Netzhautablösung

Die Netzhaut ist für die Lichtwahrnehmung und damit das Sehen verantwortlich ist. Sie ist ein hochkomplexer Teil des Gehirns, der in das Auge „ausgelagert“ ist und die Augenwand von innen auskleidet.

Bilden sich Löcher in der Netzhaut (durch Schrumpfung und Zug des Glaskörpers oder Veränderungen im Rahmen der Zuckerkrankheit), kann sich die Netzhaut von der Augenwand ablösen. Sie merken dies durch eine Sehverschlechterung mit Schatten- oder Schleiersehen.

Eine Netzhautablösung sollte schnell operiert werden. Wir beraten Sie über das beste Verfahren!

Unsere Verfahren

Netzhautlaserung

Sollte Ihr Augenarzt einen Riss in der Netzhaut festgestellt haben und ist es noch nicht zu einer weiteren Ablösung der Netzhaut gekommen, so ist es evtl. möglich, den Riss mit dem Laser zu verschweißen (Netzhaut-Laserung). Dazu wird das Auge mit Augentropfen betäubt. Die Netzhautlaserbehandlung wird in der Regel ambulant durchgeführt.

Vereisung mittels Kältesonde (Kryoretinopexie)

Ist der Riss zu groß oder liegt er zu weit in der Peripherie des Auges, ist es häufig erforderlich, den Riss mit einer Kältesonde zu vereisen. Dabei wird der Kältestab von außen auf das Auge aufgesetzt und gleichzeitig der Kryoeffekt im Auge über die erweiterte Pupille betrachtet. Diese Operation dauert ca. 15 bis 20 Minuten.

Danach sollten Sie schwere körperliche Belastungen vermeiden. Die nachfolgende Schwellung des Auges wird mit Augentropfen behandelt und klingt innerhalb von 1 bis 2 Wochen folgenlos ab. Die Operation wird in der Regel stationär wegen der drohenden Netzhautablösung durchgeführt.
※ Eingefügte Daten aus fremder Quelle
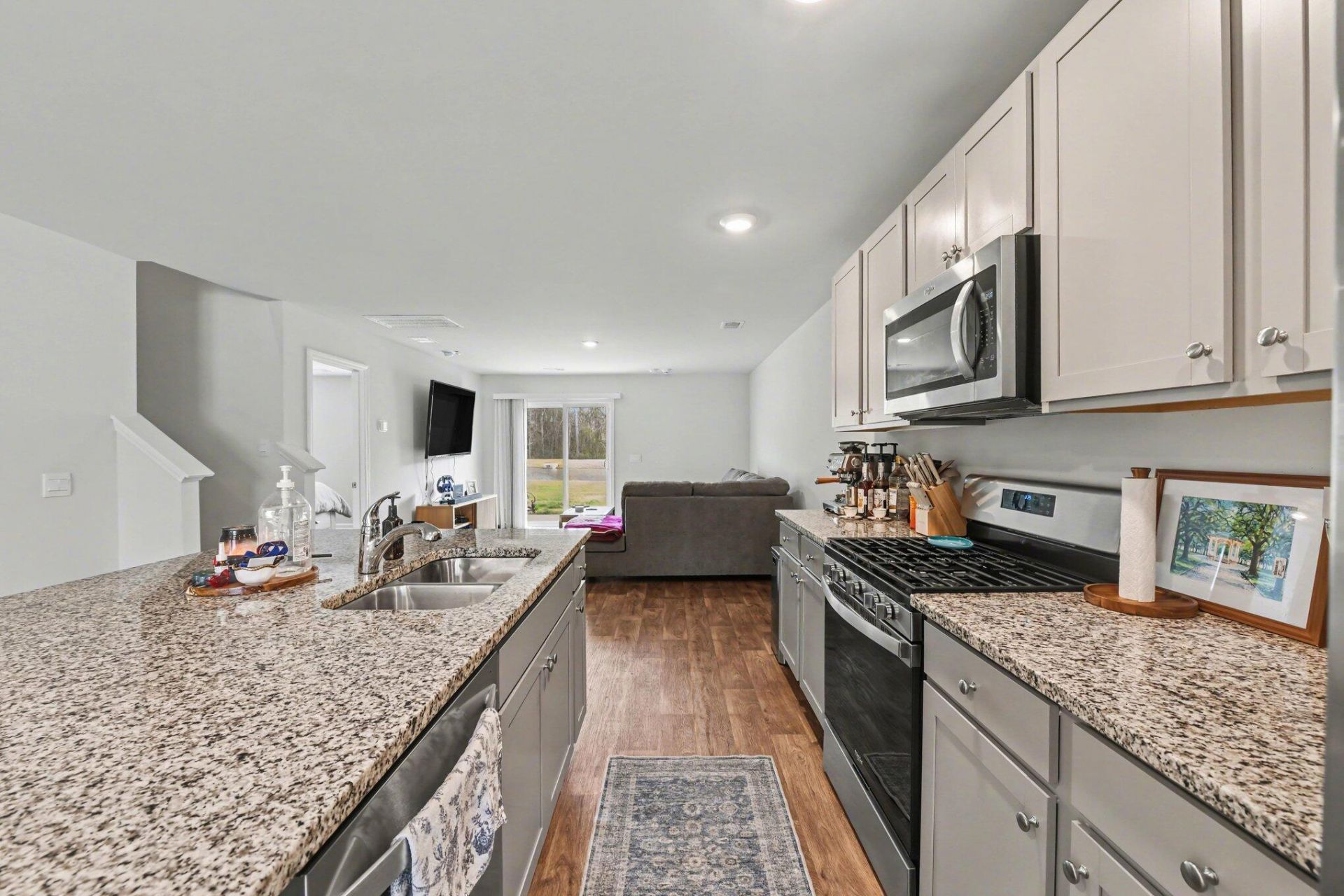255 Ivory Shadow Road Photo 11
Eindellende OP-Verfahren mittels Plombe oder Cerclage

Wenn eine Netzhautablösung eingetreten ist, droht die Erblindung des Auges, da die Netzhaut nicht mehr an der sie ernährenden Aderhaut anliegt. Deshalb ist es erforderlich, eine Silikonplombe auf die Rissstelle von außen auf das Auge aufzunähen, um damit die "Unterlage" wieder an die Netzhaut anzudrücken. Dazu wird die Bindehaut eröffnet und die Plombe auf die Lederhaut (Sklera) aufgenäht. Je nach Größe des Risses oder auch abhängig von vorhergegangenen Operationen variiert die Größe dieser Plombe bzw. wird ein Bändchen aus demselben Silikonmaterial um das Auge gelegt. Nach Zunähen der Bindehaut ist äußerlich nach Abklingen der Schwellung nur in seltenen Fällen eine seitliche Vorwölbung am Auge sichtbar. Diese ist kosmetisch jedoch kaum sichtbar. Diese Operationen werden stationär durchgeführt.
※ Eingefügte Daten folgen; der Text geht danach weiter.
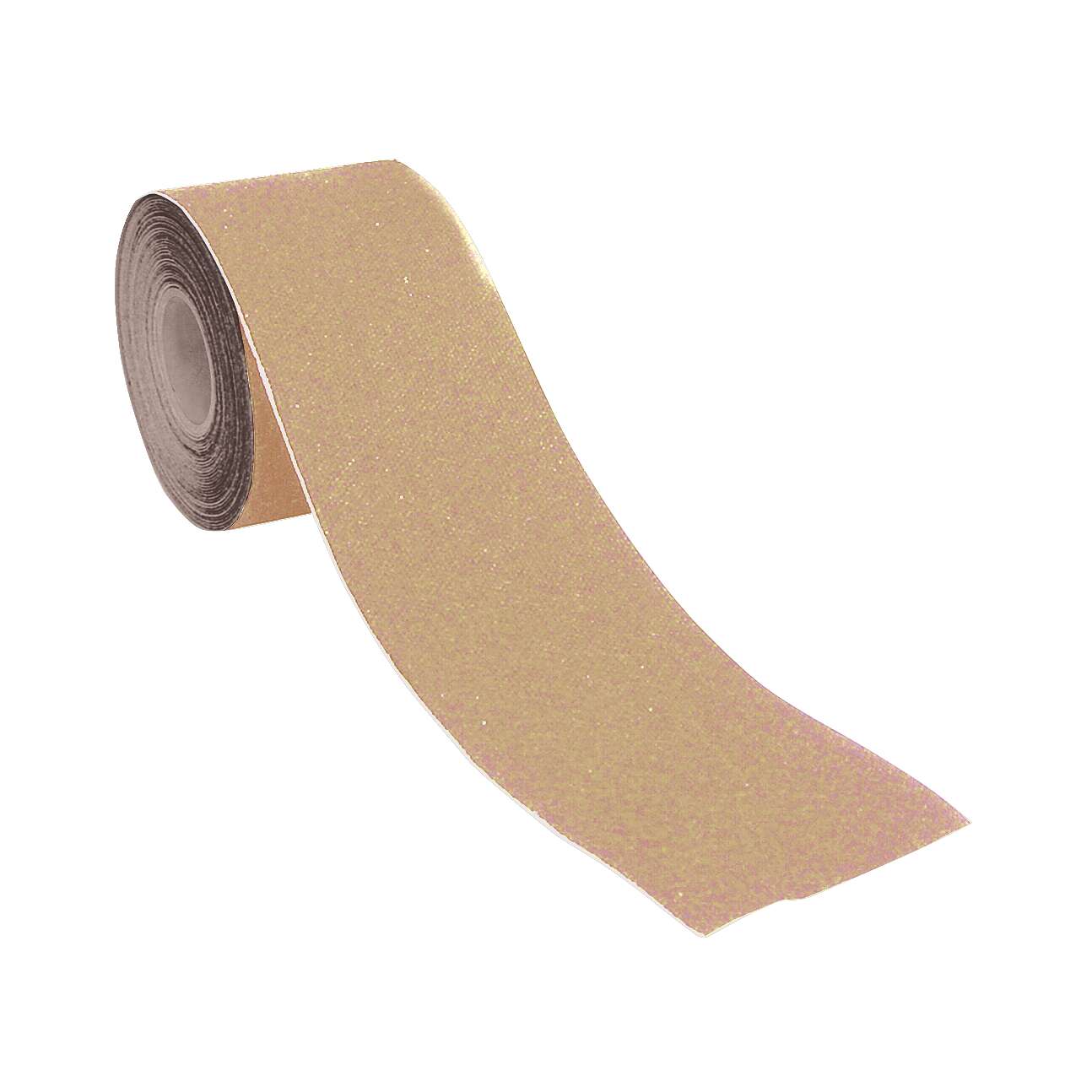 Tape Original Kinesiologie-Tape, Beige Unkategorisiert online kaufen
Eingabe von verschiedenen Gasen ins Auge (pneumatische Retinopexie)

Zur Unterstützung der Netzhautanlage ist es zum Teil erforderlich, verschiedene Gase oder Luft in das Augeninnere (Glaskörperraum) während der Netzhautoperation einzugeben. Diese werden vom Körper selbständig wieder aufgesaugt, ohne dass eine Entfernung notwendig ist. Auch diese Operationen werden in der Regel stationär durchgeführt.

Operative Behandlung komplizierter Netzhautablösungen und Glaskörperblutungen

Durch Makulaforamina (Netzhautlöcher in der Stelle des schärfsten Sehens) und durch eine Zellophanmakulopathie bzw. einen „macular pucker“ kann nicht nur die Sehschärfe beeinträchtigt werden, sondern es können auch sehr stark störende Verzerrungen der optischen Bildwahrnehmung auftreten.

Durch eine Vitrektomie (Glaskörper-Operation) mit gleichzeitiger Membranentfernung (membrane-peeling) und anschließender Luft- oder Gasinstillation in den Glaskörperraum können diese Veränderungen im Bereich der Stelle des schärfsten Sehens beseitigt werden. Da die Netzhautglättung nach der Operation in der Regel mehrere Monate beansprucht, ist ein verzerrungsarmes Sehen erst nach diesem Zeitraum möglich. Die Erfolgsraten dieser Operation liegen inzwischen bei über 90%. Die Verfahren werden in der Regel stationär durchgeführt.